§ **PROVIDED MATERIAL**
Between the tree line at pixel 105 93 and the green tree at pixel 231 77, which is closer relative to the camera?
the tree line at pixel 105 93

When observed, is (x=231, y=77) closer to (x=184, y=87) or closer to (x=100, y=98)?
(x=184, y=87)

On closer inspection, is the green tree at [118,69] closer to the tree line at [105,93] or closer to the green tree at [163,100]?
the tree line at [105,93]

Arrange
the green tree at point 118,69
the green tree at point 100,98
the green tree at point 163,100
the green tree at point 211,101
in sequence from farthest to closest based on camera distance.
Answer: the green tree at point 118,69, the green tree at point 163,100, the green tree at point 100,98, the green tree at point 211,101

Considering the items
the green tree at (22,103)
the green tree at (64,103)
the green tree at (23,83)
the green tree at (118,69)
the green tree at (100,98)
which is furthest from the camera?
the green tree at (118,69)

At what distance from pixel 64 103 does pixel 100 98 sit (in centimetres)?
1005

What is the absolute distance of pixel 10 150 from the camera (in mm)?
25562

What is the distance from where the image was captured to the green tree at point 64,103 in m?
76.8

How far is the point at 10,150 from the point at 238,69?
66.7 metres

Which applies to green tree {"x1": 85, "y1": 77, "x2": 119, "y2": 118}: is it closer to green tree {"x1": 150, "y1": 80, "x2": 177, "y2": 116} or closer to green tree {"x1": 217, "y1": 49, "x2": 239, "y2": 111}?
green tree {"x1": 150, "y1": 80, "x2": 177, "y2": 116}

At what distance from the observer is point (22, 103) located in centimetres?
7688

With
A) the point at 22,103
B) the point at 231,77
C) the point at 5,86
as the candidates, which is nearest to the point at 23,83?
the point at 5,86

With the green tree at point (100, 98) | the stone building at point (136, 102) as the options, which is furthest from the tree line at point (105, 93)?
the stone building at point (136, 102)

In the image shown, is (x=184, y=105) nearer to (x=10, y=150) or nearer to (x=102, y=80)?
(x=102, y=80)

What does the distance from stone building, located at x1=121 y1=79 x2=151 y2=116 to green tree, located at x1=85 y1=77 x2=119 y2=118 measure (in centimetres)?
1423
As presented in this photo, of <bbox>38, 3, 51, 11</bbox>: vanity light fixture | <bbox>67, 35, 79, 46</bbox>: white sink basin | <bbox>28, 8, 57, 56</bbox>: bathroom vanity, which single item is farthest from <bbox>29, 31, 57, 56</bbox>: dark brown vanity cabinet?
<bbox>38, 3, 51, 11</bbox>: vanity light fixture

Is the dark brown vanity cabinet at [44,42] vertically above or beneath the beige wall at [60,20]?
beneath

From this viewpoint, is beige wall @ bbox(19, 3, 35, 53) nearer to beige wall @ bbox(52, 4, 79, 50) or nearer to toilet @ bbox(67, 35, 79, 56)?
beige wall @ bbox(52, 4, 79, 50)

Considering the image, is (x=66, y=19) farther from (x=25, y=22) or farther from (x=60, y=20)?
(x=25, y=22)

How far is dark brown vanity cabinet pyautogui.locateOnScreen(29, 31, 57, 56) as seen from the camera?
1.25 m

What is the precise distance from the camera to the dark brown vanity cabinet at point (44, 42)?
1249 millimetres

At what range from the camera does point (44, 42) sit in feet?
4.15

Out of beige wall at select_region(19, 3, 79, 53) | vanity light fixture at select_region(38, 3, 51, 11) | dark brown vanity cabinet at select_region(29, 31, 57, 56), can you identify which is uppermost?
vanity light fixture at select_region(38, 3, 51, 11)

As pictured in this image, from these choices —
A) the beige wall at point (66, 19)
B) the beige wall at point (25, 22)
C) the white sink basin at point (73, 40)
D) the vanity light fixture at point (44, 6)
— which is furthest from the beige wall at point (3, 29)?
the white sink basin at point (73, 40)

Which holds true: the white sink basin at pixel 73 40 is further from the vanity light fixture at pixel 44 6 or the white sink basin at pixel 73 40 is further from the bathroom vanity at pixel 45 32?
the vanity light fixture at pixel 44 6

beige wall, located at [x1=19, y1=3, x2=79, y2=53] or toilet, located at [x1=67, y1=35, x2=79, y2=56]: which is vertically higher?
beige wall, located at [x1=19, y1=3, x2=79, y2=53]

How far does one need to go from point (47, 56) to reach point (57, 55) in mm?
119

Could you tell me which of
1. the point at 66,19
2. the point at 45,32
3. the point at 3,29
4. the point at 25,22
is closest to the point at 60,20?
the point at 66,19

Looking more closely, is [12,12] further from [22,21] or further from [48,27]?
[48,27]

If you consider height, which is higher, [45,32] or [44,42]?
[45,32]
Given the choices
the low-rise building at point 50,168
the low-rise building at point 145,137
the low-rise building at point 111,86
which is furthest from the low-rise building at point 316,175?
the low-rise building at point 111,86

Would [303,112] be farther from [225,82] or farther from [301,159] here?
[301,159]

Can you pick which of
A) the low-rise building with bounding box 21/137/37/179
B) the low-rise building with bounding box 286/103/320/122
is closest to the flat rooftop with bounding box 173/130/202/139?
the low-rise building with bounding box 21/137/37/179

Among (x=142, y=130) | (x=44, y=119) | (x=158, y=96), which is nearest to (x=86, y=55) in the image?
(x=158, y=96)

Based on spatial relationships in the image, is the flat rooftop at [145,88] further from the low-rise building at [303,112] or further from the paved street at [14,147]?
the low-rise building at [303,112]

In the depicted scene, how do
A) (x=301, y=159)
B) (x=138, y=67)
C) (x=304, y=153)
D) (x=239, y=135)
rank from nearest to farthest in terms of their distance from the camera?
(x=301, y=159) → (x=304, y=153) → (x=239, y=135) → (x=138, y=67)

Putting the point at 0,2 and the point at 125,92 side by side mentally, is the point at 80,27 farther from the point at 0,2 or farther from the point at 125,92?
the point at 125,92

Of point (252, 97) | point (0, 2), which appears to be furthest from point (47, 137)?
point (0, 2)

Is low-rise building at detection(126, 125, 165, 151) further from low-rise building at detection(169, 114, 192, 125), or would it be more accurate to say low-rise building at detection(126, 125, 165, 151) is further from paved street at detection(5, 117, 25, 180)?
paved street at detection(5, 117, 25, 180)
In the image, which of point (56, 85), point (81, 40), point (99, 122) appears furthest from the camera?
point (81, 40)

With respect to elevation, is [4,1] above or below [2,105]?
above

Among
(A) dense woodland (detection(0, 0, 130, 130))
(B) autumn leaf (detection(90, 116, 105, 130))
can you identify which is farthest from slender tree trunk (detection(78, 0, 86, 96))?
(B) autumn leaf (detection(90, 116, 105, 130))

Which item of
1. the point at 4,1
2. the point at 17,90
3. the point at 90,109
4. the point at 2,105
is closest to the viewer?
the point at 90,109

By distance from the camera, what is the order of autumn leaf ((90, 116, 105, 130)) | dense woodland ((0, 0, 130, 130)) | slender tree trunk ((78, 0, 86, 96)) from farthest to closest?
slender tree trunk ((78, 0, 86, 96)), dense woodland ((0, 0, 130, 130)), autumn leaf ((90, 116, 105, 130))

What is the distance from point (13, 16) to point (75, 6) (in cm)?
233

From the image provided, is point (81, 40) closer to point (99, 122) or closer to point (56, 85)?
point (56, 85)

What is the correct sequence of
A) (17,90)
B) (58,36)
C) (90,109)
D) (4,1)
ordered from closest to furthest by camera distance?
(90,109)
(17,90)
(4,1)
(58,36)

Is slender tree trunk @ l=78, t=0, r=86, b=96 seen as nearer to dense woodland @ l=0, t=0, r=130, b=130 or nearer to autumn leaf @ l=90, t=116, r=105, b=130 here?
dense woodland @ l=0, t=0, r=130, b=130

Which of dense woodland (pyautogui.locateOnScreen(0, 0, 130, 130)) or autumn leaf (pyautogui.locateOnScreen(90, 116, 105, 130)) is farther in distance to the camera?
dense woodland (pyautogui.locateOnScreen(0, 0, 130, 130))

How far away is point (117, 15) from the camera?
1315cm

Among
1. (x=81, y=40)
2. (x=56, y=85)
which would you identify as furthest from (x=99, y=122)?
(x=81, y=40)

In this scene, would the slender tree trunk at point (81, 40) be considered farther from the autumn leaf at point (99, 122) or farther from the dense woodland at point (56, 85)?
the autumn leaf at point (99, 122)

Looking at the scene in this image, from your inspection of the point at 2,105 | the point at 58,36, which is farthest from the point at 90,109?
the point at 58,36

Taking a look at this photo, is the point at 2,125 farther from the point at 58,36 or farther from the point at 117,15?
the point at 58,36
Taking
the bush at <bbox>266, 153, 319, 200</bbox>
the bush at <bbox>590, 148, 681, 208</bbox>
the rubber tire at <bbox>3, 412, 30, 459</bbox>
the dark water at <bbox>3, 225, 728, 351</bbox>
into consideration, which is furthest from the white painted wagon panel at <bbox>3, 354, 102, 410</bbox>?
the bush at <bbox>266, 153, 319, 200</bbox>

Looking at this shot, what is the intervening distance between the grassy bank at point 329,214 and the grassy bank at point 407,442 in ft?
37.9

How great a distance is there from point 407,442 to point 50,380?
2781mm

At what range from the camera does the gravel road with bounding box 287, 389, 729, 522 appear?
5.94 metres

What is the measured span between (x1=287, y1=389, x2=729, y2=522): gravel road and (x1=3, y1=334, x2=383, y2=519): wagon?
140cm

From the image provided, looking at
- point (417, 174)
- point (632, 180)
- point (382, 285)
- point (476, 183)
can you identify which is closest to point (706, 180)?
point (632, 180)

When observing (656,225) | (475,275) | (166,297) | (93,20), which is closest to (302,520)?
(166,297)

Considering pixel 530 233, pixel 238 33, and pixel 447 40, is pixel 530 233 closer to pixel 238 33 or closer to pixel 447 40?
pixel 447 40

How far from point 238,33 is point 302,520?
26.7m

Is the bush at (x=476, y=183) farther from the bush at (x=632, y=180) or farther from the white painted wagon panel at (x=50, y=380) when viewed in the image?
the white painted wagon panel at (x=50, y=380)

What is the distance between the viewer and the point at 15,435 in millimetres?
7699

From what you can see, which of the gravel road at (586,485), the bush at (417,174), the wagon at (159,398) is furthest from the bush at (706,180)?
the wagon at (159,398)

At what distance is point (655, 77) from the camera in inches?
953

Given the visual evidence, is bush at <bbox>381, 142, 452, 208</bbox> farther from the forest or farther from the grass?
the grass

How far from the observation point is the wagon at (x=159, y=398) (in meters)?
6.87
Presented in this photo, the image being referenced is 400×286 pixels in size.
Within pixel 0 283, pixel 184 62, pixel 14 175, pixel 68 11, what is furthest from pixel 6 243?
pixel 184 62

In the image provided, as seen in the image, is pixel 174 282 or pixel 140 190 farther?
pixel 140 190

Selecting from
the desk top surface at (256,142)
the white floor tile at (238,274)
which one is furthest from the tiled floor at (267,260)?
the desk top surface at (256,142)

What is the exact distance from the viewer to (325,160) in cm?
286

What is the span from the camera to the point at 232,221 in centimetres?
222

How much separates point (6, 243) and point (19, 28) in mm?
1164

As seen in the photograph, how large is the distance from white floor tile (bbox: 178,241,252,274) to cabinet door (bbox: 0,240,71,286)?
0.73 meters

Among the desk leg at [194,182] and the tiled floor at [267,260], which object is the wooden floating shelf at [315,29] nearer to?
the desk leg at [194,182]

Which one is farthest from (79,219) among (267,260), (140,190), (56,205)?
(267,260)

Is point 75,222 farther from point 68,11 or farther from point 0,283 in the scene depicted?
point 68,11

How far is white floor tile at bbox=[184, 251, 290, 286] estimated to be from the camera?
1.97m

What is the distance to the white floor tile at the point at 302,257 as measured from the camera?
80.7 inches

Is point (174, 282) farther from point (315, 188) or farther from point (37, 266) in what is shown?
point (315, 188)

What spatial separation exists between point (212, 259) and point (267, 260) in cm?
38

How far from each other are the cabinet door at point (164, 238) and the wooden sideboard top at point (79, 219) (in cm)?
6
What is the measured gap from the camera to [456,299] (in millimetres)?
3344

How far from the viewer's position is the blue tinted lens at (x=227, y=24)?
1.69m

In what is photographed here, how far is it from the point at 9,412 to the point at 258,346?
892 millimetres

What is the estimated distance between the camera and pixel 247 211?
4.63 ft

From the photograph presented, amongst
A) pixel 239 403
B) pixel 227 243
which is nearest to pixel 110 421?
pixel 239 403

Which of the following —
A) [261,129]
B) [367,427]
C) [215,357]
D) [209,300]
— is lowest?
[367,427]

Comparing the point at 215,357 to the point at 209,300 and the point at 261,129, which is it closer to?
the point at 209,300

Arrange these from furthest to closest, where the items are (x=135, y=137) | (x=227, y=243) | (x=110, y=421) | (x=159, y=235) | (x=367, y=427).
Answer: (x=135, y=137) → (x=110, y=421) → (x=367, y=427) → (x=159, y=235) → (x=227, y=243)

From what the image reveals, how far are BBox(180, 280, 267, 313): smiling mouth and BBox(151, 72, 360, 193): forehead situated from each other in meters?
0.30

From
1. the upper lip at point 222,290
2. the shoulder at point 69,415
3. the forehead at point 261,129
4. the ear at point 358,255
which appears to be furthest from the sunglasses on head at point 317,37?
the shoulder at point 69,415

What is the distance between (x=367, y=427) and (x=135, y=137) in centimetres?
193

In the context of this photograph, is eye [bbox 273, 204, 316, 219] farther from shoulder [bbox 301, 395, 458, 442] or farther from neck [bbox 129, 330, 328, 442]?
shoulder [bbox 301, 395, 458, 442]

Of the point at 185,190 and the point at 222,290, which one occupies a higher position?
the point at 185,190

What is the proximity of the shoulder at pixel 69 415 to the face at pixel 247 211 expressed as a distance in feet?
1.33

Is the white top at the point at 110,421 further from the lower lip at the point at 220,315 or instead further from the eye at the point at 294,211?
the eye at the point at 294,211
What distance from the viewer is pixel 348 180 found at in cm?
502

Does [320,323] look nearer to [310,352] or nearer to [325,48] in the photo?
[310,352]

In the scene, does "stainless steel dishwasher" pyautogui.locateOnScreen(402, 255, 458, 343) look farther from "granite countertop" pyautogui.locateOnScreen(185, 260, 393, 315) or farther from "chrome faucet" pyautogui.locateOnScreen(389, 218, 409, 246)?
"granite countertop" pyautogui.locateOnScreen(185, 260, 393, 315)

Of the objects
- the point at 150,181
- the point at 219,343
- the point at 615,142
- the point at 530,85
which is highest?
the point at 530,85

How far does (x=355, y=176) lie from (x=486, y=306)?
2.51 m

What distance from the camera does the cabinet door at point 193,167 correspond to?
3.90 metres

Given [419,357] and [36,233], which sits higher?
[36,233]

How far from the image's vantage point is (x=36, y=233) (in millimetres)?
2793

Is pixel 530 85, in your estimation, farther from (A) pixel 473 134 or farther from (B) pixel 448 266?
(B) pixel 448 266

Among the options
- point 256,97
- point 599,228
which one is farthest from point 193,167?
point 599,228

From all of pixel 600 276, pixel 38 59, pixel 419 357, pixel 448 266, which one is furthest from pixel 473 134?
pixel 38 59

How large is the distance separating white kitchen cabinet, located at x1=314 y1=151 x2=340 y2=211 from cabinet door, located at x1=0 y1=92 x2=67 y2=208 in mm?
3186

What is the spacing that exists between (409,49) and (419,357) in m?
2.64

§ **TASK OBJECTIVE**
Update the records from their start through the line containing "66.7 metres", replacing "camera" with "viewer" and leaving everything else unchanged. Give back only those lines.

§ **FINISHED ANSWER**
Between the tree line at pixel 105 93 and the green tree at pixel 231 77, which is closer relative to the viewer?
the tree line at pixel 105 93

When observed, is (x=231, y=77) closer to (x=184, y=87) or closer to (x=100, y=98)?
(x=184, y=87)

On closer inspection, is the green tree at [118,69] closer to the tree line at [105,93] or closer to the green tree at [163,100]?
the tree line at [105,93]

Arrange
the green tree at point 118,69
the green tree at point 100,98
the green tree at point 163,100
the green tree at point 211,101
in sequence from farthest to closest based on viewer distance.
Answer: the green tree at point 118,69, the green tree at point 163,100, the green tree at point 100,98, the green tree at point 211,101

Considering the items
the green tree at (22,103)
the green tree at (64,103)
the green tree at (23,83)
the green tree at (118,69)
the green tree at (100,98)
which is furthest from the viewer?
the green tree at (118,69)

At what distance from pixel 64 103 does pixel 100 98 sit (in centimetres)?
1005

What is the absolute distance of pixel 10 150 from the viewer (in mm)?
25562

What is the distance from where the image was captured to the green tree at point 64,103 in m?
76.8

How far is the point at 10,150 from the point at 238,69?
66.7 metres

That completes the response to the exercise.